Pendant leur séjour dans la chapelle, le père Joseph, toujours attaché à leurs pas, et qui connait toute la conspiration, rôde autour comme un loup aux aguets. Le morceau : Dans une trame invisible est d’une grande et puissante originalité ; on sent bien la haine profonde portée par cet homme à tout ce qui est jeune et beau.

De même pour le duo sombre où le père Joseph arrache à Marie le consentement à son mariage avec le roi de Pologne, en feignant de lui accorder la grâce de Cinq-Mars à cette condition.

L’acte se termine sur l’entrée de toute la chasse royale, Louis XIII en tête.
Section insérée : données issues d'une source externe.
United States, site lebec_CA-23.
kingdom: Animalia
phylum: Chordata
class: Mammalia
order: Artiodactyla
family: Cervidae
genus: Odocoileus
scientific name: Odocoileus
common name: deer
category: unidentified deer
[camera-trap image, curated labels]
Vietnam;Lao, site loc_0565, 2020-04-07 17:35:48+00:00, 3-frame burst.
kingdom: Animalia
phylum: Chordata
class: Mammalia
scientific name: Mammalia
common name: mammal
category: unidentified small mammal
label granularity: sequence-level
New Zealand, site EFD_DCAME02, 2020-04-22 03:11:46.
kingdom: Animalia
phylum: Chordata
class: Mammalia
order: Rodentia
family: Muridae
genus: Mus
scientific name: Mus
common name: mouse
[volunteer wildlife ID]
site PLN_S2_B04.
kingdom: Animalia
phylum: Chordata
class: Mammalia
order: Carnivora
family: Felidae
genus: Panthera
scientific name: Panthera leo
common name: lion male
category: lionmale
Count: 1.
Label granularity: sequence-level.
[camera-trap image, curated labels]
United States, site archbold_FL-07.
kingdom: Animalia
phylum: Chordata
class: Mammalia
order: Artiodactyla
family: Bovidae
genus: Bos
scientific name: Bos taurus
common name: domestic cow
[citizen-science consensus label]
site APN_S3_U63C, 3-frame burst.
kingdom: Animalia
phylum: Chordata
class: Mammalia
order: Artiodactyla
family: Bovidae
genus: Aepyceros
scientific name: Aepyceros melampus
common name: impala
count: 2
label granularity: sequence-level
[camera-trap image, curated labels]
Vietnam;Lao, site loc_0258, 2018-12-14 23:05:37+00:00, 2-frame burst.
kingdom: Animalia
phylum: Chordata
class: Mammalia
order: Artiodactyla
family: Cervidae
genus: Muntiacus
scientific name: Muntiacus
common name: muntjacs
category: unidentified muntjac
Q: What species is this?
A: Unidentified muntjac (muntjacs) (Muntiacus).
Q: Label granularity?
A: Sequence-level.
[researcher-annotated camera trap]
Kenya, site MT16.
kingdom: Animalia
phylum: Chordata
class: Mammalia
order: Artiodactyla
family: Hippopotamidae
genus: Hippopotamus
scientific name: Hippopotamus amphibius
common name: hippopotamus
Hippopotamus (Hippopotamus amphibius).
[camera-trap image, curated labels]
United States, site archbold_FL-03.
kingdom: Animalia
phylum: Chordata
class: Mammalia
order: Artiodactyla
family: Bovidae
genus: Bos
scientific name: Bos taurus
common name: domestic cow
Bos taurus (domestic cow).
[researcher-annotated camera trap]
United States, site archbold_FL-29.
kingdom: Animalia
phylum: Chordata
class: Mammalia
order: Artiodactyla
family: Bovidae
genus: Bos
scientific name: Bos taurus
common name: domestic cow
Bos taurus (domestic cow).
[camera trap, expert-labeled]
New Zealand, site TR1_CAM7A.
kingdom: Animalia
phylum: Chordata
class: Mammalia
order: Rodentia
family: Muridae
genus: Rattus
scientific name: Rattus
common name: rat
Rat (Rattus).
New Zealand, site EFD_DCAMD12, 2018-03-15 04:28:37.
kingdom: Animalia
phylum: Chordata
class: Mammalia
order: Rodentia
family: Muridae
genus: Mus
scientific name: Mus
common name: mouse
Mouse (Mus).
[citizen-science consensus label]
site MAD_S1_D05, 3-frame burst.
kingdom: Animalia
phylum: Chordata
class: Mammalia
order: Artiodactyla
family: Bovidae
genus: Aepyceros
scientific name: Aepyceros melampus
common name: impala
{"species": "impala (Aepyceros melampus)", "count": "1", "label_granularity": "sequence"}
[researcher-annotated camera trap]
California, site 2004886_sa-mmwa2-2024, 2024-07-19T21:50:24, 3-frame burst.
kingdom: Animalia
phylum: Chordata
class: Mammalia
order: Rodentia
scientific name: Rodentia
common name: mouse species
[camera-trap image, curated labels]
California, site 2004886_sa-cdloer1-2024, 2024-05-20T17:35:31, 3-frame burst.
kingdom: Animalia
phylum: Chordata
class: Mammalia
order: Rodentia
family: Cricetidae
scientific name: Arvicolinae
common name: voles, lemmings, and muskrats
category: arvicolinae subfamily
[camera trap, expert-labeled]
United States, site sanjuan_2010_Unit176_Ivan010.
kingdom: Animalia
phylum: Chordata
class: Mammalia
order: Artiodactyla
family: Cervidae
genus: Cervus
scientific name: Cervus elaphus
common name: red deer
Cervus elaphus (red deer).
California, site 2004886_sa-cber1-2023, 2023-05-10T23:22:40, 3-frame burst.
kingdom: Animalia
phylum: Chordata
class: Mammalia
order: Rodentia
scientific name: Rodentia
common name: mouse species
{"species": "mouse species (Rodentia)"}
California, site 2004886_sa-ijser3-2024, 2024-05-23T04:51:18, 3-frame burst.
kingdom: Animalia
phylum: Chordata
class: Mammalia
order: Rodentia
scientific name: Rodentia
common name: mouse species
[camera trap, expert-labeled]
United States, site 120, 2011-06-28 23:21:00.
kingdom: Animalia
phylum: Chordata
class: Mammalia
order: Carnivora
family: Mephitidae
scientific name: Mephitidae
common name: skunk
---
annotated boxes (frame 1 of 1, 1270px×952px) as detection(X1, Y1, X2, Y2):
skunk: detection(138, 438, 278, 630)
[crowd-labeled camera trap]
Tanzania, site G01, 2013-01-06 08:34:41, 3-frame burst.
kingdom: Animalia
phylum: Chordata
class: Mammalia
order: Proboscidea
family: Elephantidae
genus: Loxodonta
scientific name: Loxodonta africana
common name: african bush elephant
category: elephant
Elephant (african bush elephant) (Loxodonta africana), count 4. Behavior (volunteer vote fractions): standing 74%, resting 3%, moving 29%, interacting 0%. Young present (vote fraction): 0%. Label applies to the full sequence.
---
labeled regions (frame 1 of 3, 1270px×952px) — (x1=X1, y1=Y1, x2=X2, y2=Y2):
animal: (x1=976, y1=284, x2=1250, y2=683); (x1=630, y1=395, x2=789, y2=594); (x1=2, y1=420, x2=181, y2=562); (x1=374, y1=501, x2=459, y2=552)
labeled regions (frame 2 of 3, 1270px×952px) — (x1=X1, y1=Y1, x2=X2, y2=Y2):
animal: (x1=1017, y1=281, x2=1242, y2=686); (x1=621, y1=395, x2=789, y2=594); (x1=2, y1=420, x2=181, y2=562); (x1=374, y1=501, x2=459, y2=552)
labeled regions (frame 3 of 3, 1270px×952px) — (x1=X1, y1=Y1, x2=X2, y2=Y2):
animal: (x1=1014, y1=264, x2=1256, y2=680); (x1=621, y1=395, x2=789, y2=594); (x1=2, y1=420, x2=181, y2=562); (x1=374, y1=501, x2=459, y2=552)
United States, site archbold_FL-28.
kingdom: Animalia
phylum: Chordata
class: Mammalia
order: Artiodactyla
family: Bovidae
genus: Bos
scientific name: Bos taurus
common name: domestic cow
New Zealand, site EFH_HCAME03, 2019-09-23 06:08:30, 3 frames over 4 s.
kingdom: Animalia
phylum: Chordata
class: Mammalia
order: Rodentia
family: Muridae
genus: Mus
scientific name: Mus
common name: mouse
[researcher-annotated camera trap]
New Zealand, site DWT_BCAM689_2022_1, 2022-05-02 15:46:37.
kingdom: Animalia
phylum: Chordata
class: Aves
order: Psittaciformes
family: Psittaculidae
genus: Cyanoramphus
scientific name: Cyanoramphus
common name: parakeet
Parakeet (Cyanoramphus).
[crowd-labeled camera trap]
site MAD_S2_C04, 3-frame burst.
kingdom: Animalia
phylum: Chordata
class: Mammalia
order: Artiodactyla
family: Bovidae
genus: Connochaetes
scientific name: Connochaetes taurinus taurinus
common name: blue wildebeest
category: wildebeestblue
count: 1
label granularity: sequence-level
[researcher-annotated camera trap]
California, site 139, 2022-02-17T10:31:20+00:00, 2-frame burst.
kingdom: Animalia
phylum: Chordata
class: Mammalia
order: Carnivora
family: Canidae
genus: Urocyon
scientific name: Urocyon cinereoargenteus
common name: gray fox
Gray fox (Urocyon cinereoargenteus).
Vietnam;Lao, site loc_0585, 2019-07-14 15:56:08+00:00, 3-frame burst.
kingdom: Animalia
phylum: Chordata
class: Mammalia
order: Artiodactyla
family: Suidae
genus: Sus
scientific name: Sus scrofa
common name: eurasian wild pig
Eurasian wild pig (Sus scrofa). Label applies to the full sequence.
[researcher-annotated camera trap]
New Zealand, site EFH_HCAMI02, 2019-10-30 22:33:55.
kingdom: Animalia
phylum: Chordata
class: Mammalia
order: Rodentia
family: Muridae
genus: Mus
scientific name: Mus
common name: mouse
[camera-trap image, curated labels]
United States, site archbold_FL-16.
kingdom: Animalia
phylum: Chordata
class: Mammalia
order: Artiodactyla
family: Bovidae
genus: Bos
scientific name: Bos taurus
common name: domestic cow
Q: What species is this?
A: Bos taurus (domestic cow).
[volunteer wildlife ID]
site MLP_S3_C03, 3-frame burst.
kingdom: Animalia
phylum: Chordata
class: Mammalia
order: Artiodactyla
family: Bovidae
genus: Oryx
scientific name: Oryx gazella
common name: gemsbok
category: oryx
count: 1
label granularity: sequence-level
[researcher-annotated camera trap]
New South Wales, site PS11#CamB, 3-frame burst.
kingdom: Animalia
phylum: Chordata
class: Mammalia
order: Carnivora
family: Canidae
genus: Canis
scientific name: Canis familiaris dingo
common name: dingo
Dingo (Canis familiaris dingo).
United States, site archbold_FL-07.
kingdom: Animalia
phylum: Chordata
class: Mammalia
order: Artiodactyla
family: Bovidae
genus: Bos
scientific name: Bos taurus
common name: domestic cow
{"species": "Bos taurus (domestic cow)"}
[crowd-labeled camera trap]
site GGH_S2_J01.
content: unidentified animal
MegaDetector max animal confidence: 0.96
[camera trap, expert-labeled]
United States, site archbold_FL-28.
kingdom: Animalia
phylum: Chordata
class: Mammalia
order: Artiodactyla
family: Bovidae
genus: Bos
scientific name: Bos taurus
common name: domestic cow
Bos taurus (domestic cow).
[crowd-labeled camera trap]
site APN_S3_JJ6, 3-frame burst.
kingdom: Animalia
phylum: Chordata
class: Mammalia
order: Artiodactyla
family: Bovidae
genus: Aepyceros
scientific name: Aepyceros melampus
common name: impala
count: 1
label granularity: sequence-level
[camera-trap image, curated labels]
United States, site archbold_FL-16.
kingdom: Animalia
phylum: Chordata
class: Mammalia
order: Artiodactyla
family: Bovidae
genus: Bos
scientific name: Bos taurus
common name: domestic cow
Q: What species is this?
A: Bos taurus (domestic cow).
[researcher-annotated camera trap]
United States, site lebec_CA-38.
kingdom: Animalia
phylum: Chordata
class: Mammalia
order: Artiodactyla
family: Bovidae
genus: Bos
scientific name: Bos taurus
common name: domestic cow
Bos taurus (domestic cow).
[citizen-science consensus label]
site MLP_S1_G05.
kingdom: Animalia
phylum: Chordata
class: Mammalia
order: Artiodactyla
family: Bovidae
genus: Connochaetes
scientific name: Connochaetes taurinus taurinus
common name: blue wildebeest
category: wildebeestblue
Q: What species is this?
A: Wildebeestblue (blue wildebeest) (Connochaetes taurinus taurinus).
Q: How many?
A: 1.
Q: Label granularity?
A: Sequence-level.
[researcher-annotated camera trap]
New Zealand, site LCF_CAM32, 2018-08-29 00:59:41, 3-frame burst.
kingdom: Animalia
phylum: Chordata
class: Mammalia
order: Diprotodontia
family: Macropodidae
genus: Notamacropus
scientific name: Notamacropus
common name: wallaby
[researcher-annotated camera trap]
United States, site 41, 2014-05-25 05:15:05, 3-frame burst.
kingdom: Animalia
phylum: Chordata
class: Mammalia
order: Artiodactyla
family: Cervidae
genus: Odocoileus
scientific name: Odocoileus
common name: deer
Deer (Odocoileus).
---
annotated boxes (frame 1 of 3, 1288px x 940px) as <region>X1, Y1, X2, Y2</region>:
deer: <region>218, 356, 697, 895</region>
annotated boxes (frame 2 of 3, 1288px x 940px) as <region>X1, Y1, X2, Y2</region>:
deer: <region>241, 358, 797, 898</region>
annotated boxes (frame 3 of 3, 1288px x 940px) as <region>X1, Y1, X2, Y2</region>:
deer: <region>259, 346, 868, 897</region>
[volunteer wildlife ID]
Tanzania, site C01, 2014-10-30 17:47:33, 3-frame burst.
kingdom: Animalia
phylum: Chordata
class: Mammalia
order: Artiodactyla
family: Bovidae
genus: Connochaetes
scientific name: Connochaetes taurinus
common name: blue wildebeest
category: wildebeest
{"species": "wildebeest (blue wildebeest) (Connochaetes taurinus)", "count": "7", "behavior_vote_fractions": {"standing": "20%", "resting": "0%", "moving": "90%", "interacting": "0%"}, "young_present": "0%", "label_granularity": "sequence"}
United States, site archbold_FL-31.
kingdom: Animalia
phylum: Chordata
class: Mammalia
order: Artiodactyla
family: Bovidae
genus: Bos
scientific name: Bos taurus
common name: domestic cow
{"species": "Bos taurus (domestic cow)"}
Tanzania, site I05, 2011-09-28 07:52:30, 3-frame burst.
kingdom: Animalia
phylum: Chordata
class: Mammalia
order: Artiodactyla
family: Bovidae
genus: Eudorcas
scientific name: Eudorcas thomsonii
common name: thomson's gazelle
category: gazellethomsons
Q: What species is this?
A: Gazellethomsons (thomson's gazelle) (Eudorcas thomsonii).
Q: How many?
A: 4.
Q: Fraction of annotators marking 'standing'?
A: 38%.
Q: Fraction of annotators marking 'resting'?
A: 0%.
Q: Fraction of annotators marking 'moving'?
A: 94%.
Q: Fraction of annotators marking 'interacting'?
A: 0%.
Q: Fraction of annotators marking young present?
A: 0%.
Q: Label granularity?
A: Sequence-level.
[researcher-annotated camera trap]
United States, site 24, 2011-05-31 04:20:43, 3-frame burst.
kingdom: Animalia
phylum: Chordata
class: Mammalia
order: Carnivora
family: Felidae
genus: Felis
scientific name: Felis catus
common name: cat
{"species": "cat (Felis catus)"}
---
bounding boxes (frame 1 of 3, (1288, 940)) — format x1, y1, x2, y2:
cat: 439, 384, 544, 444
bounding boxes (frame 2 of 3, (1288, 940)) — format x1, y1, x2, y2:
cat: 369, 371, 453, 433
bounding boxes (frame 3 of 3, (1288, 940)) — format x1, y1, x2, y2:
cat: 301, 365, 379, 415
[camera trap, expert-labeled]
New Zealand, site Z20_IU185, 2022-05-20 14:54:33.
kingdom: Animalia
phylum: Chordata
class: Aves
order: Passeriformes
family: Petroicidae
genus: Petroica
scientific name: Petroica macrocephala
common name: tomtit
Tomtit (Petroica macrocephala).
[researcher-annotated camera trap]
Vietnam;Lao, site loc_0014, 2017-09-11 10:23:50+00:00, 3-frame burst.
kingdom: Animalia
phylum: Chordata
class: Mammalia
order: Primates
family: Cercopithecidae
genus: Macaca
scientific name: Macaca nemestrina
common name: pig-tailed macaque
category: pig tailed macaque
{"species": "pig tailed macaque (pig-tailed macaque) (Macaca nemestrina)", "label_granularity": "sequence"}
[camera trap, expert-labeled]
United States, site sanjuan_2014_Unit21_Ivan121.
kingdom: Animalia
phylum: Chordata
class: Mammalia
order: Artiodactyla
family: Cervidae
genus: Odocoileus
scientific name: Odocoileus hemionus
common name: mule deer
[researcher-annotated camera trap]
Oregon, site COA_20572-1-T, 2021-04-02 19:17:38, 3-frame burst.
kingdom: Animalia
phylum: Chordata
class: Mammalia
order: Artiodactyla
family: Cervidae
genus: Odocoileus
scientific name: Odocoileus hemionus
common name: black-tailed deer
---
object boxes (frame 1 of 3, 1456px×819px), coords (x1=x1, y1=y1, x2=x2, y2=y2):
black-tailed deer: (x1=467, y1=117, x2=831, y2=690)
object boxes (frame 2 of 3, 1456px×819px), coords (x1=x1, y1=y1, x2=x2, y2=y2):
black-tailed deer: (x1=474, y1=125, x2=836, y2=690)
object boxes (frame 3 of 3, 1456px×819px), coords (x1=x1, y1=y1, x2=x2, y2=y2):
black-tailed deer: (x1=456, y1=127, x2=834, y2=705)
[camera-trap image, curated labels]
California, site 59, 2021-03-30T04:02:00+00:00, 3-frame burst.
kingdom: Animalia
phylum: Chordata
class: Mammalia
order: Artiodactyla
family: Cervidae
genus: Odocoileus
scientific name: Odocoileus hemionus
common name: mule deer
Pendant qu’on sonne l’hallali ! le père Joseph apprend au roi la complicité de Cinq-Mars. Pauvre Marie !

Nous voici à l’épilogue : la prison ! Cinq-Mars et de Thou, ces deux amis inséparables, sont là, attendant la mort et se consolant l’un et l’autre. Le souvenir toujours vivant de Marie amène une mélodie d’une douceur infinie, vision du passé, devant le portrait de la princesse ; la phrase en ré‑bémol : Oh ! chère et vivante image ! de cette cavatine est bien jolie.

Mais une porte s’ouvre ; Marie entre ! Elle a gagné les gardiens ; au matin un bateau doit les attendre au guichet du Rhône ; et ils fuiront tous trois, en Italie, au bout du monde, n’importe ; où l’on puisse s’aimer.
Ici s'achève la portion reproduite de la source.